• 取り組む内容:
1. フランスの選挙とストライキについての本文では、BFMTVの会社の経営計画で解雇されるとされた従業員は何名ですか。
2. フランスの選挙とストライキについての本文によると、3月の第一戦の投票率がフランスにしては珍しいほど低かったのはなぜですか。1〜3文で説明してください。
3. BFMTVのストライキについての本文を、最後の文の続きから書き進めてください。

統一地方選挙当日のBFMTV(ニュースチャンネル)のストライキ


Des employés des chaînes BFM-TV, RMC et RMC Découverte ont manifesté devant le siège d’Altice, la maison mère, à Paris, le 24 juin 2020.


 フランス人は、政治の話をするのが好きで、子供でさえも、家庭内での話題なのか、親の受け売りなのでしょうが、小さな子供同士で、政治について語ったりする様子は、なんともおしゃまな感じで、可愛らしい光景です。

 先週末は、コロナウィルス感染によるロックダウンにより、延期になっていた統一市長選挙の第二戦が行われ、日曜日は、テレビも選挙一色で、朝から晩まで選挙選挙選挙の一日でした。

 フランスは、選挙のシステムが日本とは、違い、一回戦で、一位の候補者が、過半数以上に達しなかった地区については、第二戦が行われるのです。

 前回の第一戦は、3月14日(日)のコロナウィルスの感染拡大が、かなりヤバい状態であることが、国民にも伝わり始めた時期でもあり、政府は、とうに学校の閉鎖やロックダウンを決めていた段階での、かなりの強硬に選挙を実施したせいもあり、フランスにしては、珍しいほどの投票率の低さでしたが、3月の第一戦の段階で、決まってしまっている地域も当然のことながら、あったわけですが、多くの地域では、今回の第二戦に至ったわけです。

 ロックダウンが解除になってまもなく、統一地方選、第二戦の日程が発表されていましたが、どちらかというと、ほんの直前までは、選挙の候補者などのことよりも、投票による感染拡大が心配される報道の方が多いくらいでした。

 ロックダウン中の国民へのマスク配布も、選挙を控えていたこともあり、各市町村に委ねられた形になり、各市町村は、フランスとは思えないような速さで、早々に国民への配布が決まっていたアベノマスクよりも、結果的には、ずっと早く配布されたのでした。
(しかし、せっかく配られたマスクも今となっては、あまり使用している人がいないのは、残念ですが・・)

 そんな中、フランスの大手、ニュースチャンネルであるBFMTV(ベーエフエムテレビ)は、業績悪化(広告収入の激減)のために従業員500名を解雇する会社の経営計画に反対するストライキを実施したのです。ニュースチャンネルにとって、政治への関心の高いフランスでの選挙速報は、なかなかのハイライト、高視聴率も期待できるタイミングです。そんな中のストライキとは、なかなかやってくれるものです。

• 抽出データ:
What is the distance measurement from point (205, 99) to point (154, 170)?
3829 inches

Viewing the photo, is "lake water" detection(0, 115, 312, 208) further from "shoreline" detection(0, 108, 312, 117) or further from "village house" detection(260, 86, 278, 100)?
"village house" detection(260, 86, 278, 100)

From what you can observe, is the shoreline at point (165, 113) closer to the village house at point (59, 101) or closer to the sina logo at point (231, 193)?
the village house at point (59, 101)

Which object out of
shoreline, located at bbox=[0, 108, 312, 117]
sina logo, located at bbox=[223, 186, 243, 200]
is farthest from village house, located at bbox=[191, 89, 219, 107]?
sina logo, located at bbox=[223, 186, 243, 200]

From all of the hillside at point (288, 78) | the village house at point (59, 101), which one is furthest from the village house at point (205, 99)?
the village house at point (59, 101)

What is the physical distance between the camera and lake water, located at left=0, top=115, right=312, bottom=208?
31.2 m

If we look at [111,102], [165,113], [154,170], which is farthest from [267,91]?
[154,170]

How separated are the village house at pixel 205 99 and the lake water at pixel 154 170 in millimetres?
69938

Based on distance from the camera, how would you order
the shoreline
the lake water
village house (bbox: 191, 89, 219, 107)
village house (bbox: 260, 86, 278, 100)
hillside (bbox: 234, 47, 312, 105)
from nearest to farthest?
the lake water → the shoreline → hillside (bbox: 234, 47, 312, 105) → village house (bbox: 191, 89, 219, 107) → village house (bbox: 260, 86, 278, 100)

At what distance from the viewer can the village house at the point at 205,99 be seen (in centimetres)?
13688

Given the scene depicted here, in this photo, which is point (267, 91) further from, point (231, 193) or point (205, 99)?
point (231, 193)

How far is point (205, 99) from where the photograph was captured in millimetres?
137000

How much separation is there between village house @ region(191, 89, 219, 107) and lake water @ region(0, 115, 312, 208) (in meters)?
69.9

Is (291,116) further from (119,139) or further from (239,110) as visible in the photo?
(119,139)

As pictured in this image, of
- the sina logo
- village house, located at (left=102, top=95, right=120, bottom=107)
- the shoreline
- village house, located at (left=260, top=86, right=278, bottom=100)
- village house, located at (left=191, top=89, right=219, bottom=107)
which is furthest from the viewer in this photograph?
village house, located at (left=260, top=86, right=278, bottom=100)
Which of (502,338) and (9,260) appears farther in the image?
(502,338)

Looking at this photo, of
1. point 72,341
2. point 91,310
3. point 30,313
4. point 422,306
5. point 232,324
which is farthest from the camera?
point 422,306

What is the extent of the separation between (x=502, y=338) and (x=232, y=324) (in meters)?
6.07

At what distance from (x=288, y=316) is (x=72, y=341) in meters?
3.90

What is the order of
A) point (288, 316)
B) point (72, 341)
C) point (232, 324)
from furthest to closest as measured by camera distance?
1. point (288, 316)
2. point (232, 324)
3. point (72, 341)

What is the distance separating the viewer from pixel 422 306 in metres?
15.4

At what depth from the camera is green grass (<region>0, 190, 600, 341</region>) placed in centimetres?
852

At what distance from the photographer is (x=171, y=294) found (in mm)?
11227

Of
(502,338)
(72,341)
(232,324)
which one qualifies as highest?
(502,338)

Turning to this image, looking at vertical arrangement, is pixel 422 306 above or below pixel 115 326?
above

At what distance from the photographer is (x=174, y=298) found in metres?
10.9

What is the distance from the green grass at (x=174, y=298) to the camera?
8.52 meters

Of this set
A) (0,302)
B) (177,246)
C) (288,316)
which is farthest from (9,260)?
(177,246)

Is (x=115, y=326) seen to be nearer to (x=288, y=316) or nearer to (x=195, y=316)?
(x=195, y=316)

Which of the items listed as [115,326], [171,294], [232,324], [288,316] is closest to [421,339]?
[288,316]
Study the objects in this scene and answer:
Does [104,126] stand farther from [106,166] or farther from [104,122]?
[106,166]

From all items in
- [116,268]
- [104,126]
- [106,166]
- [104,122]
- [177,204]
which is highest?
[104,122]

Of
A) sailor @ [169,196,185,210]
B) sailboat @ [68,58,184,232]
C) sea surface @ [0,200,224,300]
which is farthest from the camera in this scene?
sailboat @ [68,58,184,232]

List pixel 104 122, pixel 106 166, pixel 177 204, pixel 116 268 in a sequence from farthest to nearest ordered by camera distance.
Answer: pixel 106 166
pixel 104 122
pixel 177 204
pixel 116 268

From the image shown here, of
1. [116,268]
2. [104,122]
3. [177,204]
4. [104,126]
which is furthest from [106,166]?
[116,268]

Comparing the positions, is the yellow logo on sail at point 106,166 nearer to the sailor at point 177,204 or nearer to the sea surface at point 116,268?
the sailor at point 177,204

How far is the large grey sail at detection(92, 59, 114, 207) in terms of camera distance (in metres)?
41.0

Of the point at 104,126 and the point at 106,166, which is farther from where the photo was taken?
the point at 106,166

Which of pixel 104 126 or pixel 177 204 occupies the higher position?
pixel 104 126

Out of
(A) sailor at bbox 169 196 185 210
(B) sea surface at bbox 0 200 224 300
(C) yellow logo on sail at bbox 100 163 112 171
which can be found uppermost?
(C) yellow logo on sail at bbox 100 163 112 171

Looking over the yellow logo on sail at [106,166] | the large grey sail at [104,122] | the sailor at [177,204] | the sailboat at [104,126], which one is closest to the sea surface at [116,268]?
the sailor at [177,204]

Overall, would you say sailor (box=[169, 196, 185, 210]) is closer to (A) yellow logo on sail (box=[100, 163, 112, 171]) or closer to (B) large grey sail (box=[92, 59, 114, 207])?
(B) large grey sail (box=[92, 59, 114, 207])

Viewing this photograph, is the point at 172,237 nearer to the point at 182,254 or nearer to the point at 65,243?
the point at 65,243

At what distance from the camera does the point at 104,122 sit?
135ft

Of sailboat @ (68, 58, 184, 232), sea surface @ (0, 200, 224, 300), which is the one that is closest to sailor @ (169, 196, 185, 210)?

• 回答一覧:
1. 500名です。

2. コロナウィルスの感染拡大がかなり深刻な状態だと国民にも伝わり始めた時期だったからです。しかも政府がすでに学校の閉鎖やロックダウンを決めていた段階で、かなり強硬に選挙を実施したことも理由になっています。

3.
 従業員のストライキにより、速報や中継の報道ができないBFMTVは一日中、選挙とは、何の関係もないドキュメンタリーフィルムの再放送を続けざるを得なかったのです。

 ニュースチャンネルでの再放送、しかもこの選挙の当日に・・何か事件が起これば、BFMTVの中継車を街で見かけることも多く、そんなチャンネルがこのタイミングでのストライキとは、さすが、フランス、やることが大胆です。

 しかし、ニュースチャンネルでありながら、選挙というイベントに放送をせずにストライキなどしたら、チャンネルとしての信用が失墜することも大いに考えられますが、ここはまた、ストライキと言えば、特定の割合の人は、「黙っていてはいけない、経営者の思うとおりにさせてはいけない、ストライキはするべきだ!」と理解を示す人々もいるのもフランスです。

 しかし、他のチャンネルは、当然のごとく、選挙速報から結果を見守る討論会状態と、各市町村の当選した候補者の中継などを次々と報道していましたが、地方のことは、あまりわからない私にとっては、パリ市長が続投・・フィリップ首相がルアーブル市長選再選ということくらい・・。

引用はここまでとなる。